Friday Five: 1/18 Edition
Demystifying the 773 million record breach, how the government shutdown impacts cybersecurity, weaknesses in a DoD health agency, and more are covered in this week's Friday Five.
1. Monster 773 million-record breach list contains plaintext passwords by Dan Goodin
It's not that the biggest news of the week isn't big - it's that it isn't nearly as big of a deal as some publications have made it out to be. The news, for the initiated, is that a massive cache of email addresses and passwords dubbed "Collection #1" surfaced online this week. Troy Hunt, the owner of HaveIBeenPwned.com, a handy breach notification service broke it down on Thursday. While yes, 773 million email addresses and 21 million passwords is a lot, it's worth keeping in mind that the majority of them, 663 million email addresses actually, are years old, from previously disclosed breaches, and have been listed on HIBP previously. That means most users should have already reset those passwords. If anything, this week’s “breach” should serve as a teaching moment. Use different passwords for different services, use two-factor authentication, and use a password manager.
2. As The Government Shutdown Drags On, Security Risks Intensify by Lily Hay Newman
We've highlighted articles before – like this one – that describe just how severe the government shutdown has been has been for cybersecurity. Wired put it best this week -- now that the shutdown is in its fourth week “early concerns have since compounded and evolved into a mounting crisis.” Affected: The National Institute of Standards and Technology, which has a large chunk of its site offline and 85 percent of its employees furloughed, government websites that have had their HTTPS encryption certs expire, and events sponsored by the DHS that can help foster innovation.
3. Facebook’s Privacy Problems Get Real in Germany by Alex Webb
Impossible to do a Friday Five without recapping Facebook's trials and tribulations of the week, right? That's the case this week after Germany's Federal Cartel Office, the country's national competition regulator, told the service it was going to ban it from collecting user data from third parties, a la data sharing between WhatsApp and Instagram. The watchdog, which also goes under the name Bundeskartellamt, has had an issue with Facebook for awhile now. It began looking into whether the way it handles third-party back in 2016, eventually had a court in Berlin last February rule the way it uses personal data is illegal, threatened to take action against Facebook last August, and said in October it was further deliberating an action.
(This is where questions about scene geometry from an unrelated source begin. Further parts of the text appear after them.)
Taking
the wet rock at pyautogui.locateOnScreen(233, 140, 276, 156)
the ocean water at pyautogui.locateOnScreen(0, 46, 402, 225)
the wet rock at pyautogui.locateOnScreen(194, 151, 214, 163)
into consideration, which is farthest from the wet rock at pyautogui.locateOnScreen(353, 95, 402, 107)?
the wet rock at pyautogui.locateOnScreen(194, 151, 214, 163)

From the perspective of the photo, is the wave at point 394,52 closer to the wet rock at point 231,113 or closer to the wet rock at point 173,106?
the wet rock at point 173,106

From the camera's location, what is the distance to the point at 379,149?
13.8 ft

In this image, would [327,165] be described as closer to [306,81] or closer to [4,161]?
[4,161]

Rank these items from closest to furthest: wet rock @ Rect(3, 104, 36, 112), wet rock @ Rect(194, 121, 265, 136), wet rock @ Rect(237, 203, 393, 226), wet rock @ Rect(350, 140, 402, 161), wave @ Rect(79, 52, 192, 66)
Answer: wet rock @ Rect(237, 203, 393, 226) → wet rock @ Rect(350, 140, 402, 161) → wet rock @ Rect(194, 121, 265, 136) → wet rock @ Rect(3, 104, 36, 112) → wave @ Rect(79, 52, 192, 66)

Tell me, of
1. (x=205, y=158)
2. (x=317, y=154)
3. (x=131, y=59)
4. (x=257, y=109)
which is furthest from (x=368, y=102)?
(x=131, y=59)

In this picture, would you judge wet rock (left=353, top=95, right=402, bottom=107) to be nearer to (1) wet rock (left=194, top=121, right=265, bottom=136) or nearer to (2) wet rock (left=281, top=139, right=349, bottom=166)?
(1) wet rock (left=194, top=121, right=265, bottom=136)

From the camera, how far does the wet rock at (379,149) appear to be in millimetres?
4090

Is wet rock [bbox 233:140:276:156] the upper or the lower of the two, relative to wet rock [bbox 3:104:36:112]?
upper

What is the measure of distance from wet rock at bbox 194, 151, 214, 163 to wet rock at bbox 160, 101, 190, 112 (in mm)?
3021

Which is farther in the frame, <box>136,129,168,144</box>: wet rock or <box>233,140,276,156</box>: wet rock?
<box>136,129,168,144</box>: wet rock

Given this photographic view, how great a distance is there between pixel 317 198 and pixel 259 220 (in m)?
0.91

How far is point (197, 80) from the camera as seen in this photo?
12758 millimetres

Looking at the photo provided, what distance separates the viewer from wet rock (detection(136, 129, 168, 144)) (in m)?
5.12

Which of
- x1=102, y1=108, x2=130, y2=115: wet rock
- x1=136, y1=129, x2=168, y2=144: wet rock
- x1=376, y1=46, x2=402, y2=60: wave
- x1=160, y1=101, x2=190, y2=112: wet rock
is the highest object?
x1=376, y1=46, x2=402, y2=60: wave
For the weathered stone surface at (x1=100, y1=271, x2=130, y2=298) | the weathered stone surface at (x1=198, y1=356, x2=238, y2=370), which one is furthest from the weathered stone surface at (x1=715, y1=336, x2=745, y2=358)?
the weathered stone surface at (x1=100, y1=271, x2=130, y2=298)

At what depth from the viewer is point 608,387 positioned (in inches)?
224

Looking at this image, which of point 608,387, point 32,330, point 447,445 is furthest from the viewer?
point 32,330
4. DoD Health Agency Security Flaws Put Patient Data at Risk, OIG Finds by Jessica Davis
Office of the Inspector General reports are nothing new – there’s usually one released every few weeks or so – but that doesn't make them any less fascinating. The latest (.PDF) drills into the security at the Department of Defense Health Agency, a combat support agency of the Army, Navy, and Air Force. In short, it sounds as if the DHA has some work to do. It had difficulty complying with password complexity requirements for its clinical information system, some of its sites had security weaknesses, some systems weren't configured to lock after periods of inactivity, and in general, suffered from a lack of "standard operating procedures to manage system access.”
5. Airline Booking System Exposed Passenger Details by Jeremy Kirk
Amadeus, a service that works with hundreds of airlines to handle flight bookings, said it was looking into a vulnerability that apparently could have exposed passenger records. The company said in a statement that no data from travelers was disclosed but paradoxically said it was conducting a review and would be working hand-in-hand with customers affected. The actual blog post on the research is a good read and worth combing through if you're looking for further technical details.